Non vedo proprio perché i toni non dovrebbero essere moderati. 
Però mi sfugge il senso dei tuoi esempi, si tratta di costruzioni diverse da quella in oggetto (senza 'non c'è-che' non occorrerrebbe il congiuntivo) e non dici da dove sono prese. Idem (senza 'perché'...) dicasi per la citazione di quella mia risposta. 
E soprattutto non colgo il senso di questo atteggiamento: perché dovremmo dare nel forum dei contributi di cui non siamo sicuri? io sono dell'idea che non siano gli altri a dover 'prendere con le molle' quello che diciamo, ma noi a doverlo verificare prima di dirlo! Oppure, se non siamo sicurissimi di quanto affermiamo, diciamolo, non sosteniamo con sicurezza che è così...!


----------



## Danieloid

marsilioficino said:


> Quindi invito i lettori di questo post a prendere con le molle quello che dico, nessuno è infallibile ;-)



Mah, proviamo a cambiare il verbo lasciando inalterata la struttura della frase di Miri.
Aveva molti motivi per fare ciò che ha fatto, nessuno dei quali mi appare convincente.
Marsilio, anche in questo caso diresti "nessuno dei quali mi appaia convincente"?
Io non saprei spiegare la regola (ma posso chiedere) ma il congiuntivo proprio non lo capisco, in questa frase.
Io, tra l'altro, siccome la frase è un po' insidiosa e a me non appare tanto elegante, avevo proposto una separazione:
Aveva molti motivi per fare ciò che ha fatto, ma nessuno (di essi) mi appare convincente.


----------



## marsilioficino

marsilioficino said:


> _Di tutte le cose che ho visto (non ce n'è) nessuna che mi tocchi come il suo sguardo_



Eccolo il "non c'è... che..."

p.s.
non le ho prese da nessuna parte, sono frasi che ho redatto al momento nelle due forme (cong./indic.)


----------



## marsilioficino

Comunque:
Nessuna m'importA... ecc.
Nessuna delle quali m'importi... ecc.


----------



## Danieloid

Ma non c'è nessun "che… che…" nella frase di Miri!
Comunque, la cosa si confonde sempre più, e tu, Marsilio, non mi dici come ti suona la frase "Aveva molti motivi per fare ciò che ha fatto, nessuno dei quali mi appaia convincente."
Diciamo così: a te pare che ci voglia il congiuntivo. Va bene. Ma se non mi spieghi perché, se non mi citi qualche grammatica, io non riuscirò a capire, il tuo costrutto continuerà ad apparirmi strano, e non avrà alcuna legittimità di "regola". E temo che in assenza di riferimenti autorevoli, tu vai con il tuo orecchio, io con il mio, e possiamo fermarci qui.


----------



## miri

Grazie Necsus e Dan per aver risposto in mia assenza!  
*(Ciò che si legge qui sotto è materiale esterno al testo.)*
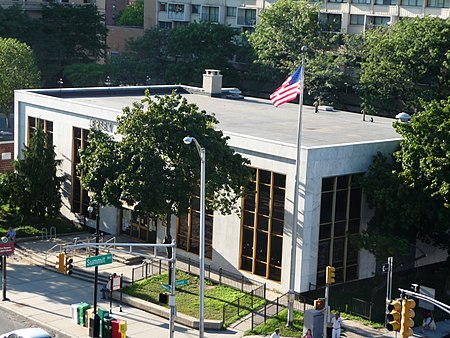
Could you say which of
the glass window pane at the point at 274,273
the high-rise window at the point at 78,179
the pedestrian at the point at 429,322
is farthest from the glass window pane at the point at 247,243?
the high-rise window at the point at 78,179

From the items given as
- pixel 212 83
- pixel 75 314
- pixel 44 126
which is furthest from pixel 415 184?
pixel 212 83

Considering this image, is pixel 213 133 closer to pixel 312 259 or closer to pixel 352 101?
pixel 312 259

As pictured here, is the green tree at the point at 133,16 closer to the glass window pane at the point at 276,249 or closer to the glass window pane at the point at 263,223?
the glass window pane at the point at 263,223

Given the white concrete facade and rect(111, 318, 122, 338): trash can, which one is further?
the white concrete facade

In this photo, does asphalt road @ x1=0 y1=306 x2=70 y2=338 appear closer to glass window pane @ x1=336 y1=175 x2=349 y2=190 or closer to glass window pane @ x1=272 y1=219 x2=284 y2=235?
glass window pane @ x1=272 y1=219 x2=284 y2=235

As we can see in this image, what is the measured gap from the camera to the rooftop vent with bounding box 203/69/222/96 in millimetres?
71125

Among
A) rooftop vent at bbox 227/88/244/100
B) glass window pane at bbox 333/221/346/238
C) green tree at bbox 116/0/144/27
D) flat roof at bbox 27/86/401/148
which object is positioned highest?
green tree at bbox 116/0/144/27

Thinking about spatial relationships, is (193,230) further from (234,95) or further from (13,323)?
(234,95)

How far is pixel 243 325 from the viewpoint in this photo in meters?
43.6

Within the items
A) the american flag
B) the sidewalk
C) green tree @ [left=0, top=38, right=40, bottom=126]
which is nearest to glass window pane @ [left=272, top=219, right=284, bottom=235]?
the sidewalk

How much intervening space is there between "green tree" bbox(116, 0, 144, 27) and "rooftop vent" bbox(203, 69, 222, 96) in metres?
95.1

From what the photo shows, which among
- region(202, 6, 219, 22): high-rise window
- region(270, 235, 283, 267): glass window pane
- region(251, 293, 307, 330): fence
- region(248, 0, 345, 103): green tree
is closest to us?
region(251, 293, 307, 330): fence

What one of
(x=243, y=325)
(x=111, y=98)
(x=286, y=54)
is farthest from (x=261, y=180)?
(x=286, y=54)

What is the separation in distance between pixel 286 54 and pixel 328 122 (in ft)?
129
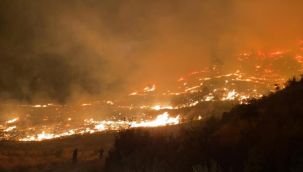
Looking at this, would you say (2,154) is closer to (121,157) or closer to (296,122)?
(121,157)

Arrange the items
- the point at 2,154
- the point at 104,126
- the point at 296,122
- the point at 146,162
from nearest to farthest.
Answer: the point at 296,122
the point at 146,162
the point at 2,154
the point at 104,126

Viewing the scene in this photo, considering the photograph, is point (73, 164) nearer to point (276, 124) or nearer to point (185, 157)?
point (185, 157)

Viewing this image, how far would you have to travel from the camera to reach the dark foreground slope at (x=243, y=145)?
23.5 meters

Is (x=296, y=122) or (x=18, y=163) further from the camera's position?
(x=18, y=163)

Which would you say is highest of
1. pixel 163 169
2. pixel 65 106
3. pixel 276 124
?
pixel 65 106

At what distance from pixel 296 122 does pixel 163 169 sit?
12.0 m

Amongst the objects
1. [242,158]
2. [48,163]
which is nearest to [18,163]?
[48,163]

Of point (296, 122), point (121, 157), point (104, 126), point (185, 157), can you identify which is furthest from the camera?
point (104, 126)

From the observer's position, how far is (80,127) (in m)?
114

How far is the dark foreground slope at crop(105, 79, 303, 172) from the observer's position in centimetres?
2347

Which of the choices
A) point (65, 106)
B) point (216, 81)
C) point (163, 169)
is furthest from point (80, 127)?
point (163, 169)

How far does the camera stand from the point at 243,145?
27.3 metres

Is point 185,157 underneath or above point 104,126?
underneath

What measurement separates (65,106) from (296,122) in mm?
117245
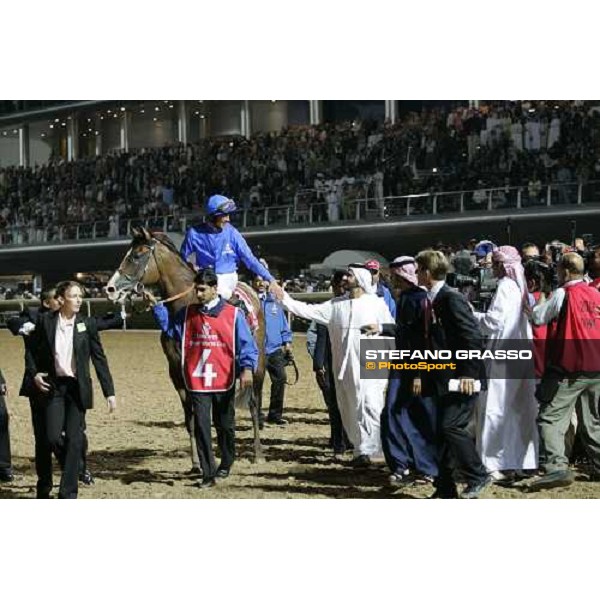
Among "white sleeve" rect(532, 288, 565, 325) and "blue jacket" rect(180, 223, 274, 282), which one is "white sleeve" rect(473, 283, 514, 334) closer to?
"white sleeve" rect(532, 288, 565, 325)

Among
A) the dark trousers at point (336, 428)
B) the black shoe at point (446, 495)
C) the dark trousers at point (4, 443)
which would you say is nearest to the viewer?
the black shoe at point (446, 495)

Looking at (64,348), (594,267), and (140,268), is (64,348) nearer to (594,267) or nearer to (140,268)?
(140,268)

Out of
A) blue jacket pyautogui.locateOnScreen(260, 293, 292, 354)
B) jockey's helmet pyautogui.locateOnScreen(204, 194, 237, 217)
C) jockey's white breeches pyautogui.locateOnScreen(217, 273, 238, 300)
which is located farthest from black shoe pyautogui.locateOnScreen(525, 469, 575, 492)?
blue jacket pyautogui.locateOnScreen(260, 293, 292, 354)

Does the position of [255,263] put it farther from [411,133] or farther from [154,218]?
[411,133]

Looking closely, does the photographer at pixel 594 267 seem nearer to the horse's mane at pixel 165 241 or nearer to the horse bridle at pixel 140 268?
the horse's mane at pixel 165 241

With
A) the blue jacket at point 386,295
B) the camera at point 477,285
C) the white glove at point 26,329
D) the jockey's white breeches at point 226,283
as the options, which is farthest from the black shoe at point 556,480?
the white glove at point 26,329

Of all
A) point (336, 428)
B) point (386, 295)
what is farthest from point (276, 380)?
point (386, 295)

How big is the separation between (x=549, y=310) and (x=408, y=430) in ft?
3.92

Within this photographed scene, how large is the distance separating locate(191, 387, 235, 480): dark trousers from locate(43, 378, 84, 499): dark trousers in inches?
33.4

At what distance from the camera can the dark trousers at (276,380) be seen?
10312 mm

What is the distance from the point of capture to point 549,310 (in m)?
6.72

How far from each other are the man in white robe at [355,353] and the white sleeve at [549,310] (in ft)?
3.52

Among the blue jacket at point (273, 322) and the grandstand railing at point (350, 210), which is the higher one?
the grandstand railing at point (350, 210)
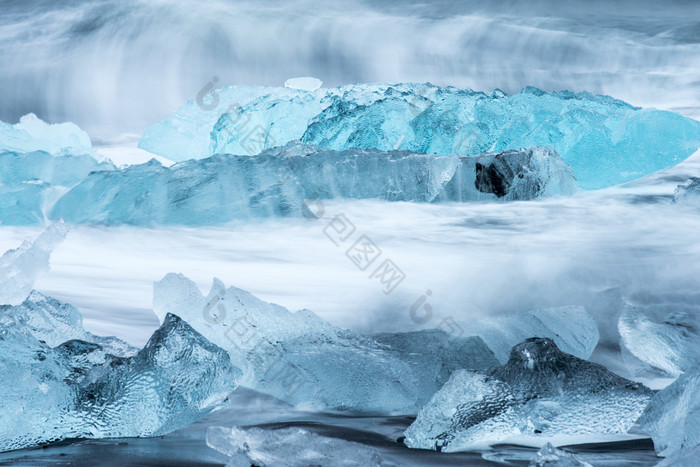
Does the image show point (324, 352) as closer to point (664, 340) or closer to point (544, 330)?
point (544, 330)

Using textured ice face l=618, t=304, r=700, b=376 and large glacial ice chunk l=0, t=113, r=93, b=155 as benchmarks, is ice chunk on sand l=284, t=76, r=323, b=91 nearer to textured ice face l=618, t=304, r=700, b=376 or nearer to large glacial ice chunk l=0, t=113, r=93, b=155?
large glacial ice chunk l=0, t=113, r=93, b=155

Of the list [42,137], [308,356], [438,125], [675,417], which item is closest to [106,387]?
[308,356]

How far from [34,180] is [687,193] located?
3821 mm

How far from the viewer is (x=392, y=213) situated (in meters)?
4.07

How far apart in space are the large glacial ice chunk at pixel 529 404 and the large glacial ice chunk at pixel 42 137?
5.00 metres

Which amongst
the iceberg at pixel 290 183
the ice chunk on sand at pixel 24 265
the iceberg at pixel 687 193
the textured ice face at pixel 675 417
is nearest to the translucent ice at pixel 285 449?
the textured ice face at pixel 675 417

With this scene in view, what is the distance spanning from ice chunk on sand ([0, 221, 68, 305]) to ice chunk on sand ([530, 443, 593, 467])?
1586 millimetres

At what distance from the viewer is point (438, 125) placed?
5.03m

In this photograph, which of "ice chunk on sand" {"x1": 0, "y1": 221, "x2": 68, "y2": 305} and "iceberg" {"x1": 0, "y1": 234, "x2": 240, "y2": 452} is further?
"ice chunk on sand" {"x1": 0, "y1": 221, "x2": 68, "y2": 305}

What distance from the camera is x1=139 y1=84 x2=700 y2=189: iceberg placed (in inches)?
188

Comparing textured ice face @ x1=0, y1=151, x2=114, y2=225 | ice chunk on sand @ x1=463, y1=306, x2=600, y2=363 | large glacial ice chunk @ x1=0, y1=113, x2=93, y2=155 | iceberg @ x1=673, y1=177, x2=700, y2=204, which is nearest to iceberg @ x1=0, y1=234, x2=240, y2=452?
ice chunk on sand @ x1=463, y1=306, x2=600, y2=363

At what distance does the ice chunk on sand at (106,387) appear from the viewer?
140 centimetres

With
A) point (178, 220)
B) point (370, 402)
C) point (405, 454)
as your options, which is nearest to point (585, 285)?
point (370, 402)

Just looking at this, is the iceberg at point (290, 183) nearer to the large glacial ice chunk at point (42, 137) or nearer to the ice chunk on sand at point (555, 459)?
the large glacial ice chunk at point (42, 137)
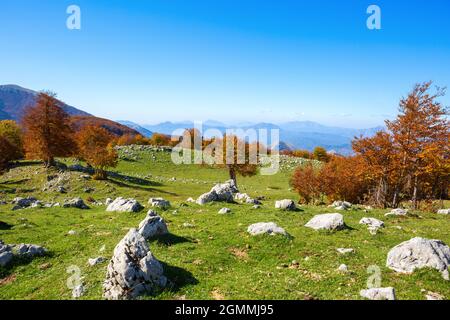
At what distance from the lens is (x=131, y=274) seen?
14.1 m

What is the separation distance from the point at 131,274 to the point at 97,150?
179 ft

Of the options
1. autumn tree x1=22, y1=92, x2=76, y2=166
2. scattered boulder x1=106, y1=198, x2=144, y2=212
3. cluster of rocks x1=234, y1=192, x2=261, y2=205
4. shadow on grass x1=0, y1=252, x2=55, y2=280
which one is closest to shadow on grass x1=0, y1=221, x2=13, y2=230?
scattered boulder x1=106, y1=198, x2=144, y2=212

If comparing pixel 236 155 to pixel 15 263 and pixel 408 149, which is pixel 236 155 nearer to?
pixel 408 149

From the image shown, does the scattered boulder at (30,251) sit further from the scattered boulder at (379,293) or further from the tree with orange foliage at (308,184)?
the tree with orange foliage at (308,184)

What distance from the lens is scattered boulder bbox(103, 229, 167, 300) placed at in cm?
1387

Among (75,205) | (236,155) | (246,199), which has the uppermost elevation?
(236,155)

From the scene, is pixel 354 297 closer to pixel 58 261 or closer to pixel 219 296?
pixel 219 296

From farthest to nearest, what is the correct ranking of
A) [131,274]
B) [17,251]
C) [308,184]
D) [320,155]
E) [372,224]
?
[320,155] < [308,184] < [372,224] < [17,251] < [131,274]

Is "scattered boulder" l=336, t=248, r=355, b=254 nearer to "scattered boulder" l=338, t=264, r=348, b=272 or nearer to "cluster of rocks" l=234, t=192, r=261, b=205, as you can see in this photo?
"scattered boulder" l=338, t=264, r=348, b=272

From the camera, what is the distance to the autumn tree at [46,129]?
6219cm

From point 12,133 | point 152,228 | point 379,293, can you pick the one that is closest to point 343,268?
point 379,293

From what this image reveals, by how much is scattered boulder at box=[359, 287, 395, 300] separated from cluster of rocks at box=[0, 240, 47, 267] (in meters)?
18.8

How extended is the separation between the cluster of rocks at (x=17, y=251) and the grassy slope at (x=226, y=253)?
1.78ft
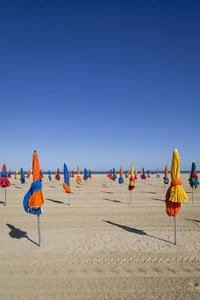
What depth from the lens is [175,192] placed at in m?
7.05

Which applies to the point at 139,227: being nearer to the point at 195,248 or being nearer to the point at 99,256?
the point at 195,248

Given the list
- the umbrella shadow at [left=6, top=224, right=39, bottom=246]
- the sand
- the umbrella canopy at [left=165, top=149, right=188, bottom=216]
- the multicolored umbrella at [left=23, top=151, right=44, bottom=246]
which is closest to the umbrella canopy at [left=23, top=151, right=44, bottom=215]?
the multicolored umbrella at [left=23, top=151, right=44, bottom=246]

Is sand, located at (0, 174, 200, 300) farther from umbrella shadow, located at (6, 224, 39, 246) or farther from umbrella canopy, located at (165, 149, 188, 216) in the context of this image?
umbrella canopy, located at (165, 149, 188, 216)

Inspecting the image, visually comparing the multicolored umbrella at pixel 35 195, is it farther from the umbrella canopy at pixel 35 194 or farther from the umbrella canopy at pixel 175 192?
the umbrella canopy at pixel 175 192

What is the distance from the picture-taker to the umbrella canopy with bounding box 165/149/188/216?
7000 mm

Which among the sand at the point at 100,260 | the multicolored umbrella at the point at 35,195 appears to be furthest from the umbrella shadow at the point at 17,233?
the multicolored umbrella at the point at 35,195

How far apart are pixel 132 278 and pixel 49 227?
5888mm

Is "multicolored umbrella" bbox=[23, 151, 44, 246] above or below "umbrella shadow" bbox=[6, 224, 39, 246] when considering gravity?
above

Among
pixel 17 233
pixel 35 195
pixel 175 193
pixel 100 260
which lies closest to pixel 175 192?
pixel 175 193

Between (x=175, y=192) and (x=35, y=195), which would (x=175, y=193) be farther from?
(x=35, y=195)

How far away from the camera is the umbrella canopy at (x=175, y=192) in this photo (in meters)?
7.00

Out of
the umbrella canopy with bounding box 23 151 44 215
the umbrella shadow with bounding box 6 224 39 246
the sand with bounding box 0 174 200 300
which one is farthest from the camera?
the umbrella shadow with bounding box 6 224 39 246

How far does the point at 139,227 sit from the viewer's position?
9734 millimetres

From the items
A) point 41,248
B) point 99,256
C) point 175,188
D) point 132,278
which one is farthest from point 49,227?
point 175,188
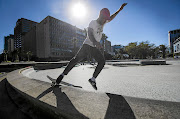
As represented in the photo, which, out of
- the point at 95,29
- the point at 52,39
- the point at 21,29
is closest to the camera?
the point at 95,29

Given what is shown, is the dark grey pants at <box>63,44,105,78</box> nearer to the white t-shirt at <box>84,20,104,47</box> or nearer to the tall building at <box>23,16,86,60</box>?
the white t-shirt at <box>84,20,104,47</box>

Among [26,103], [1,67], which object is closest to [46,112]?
[26,103]

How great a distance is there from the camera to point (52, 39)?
5778 cm

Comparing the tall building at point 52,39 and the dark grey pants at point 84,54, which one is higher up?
the tall building at point 52,39

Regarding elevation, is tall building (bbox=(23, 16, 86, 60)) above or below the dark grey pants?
above

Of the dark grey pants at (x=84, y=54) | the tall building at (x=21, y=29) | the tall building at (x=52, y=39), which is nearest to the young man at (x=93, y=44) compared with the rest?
the dark grey pants at (x=84, y=54)

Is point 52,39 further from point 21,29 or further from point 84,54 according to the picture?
point 21,29

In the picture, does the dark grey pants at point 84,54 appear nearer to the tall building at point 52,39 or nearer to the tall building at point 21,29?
the tall building at point 52,39

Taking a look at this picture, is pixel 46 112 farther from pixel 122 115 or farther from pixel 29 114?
pixel 122 115

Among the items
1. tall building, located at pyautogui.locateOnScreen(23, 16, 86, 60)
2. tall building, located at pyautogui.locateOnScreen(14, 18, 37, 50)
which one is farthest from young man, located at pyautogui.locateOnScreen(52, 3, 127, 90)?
tall building, located at pyautogui.locateOnScreen(14, 18, 37, 50)

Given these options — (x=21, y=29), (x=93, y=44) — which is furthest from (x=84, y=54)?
(x=21, y=29)

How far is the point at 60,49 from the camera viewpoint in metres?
62.6

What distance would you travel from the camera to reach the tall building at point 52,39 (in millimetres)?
Result: 57094

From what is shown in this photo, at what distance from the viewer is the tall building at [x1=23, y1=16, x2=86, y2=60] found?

La frase da me formulata non è sicuramente elegante (anche per la distanza tra “ragioni” e “di nessuna delle quali”), ma non scorretta a causa della mancanza del congiuntivo, come Necsus e Dan hanno evidenziato con chiarezza e competenza. 
  Analizziamo frasi simili (proposizioni relative introdotte da un pronome indefinito, se non sbaglio):
  “Ha formulato diverse ipotesi, nessuna delle quali mi convince del tutto.”
  “Mi presentò le sue due sorelle, nessuna delle quali mi piacque granchè.”
  “Si configurano molte possibili conseguenze, nessuna delle quali deve essere sottovalutata."
"Ha accampato molte scuse_,_nessuna delle quali si è rivelata credibile." 
  Si potrebbe continuare a oltranza, con esempi anche migliori, ma in nessuna delle proposizioni menzionate vedo motivo per l’uso del congiuntivo, Marsilio.


----------



## Necsus

marsilioficino said:


> Eccolo il "non c'è... che..."
> p.s.
> non le ho prese da nessuna parte, sono frasi che ho redatto al momento nelle due forme (cong./indic.)


Cioè?
p.s.: che cosa dimostrano, allora? sono la prova che tu la pensi così... ma questo lo sapevamo già. 


marsilioficino said:


> Comunque:
> Nessuna m'importA... ecc.
> Nessuna delle quali m'importi... ecc.


Vedo che ti arrocchi sulle tue posizioni e riproponi la tua versione come italiano corretto...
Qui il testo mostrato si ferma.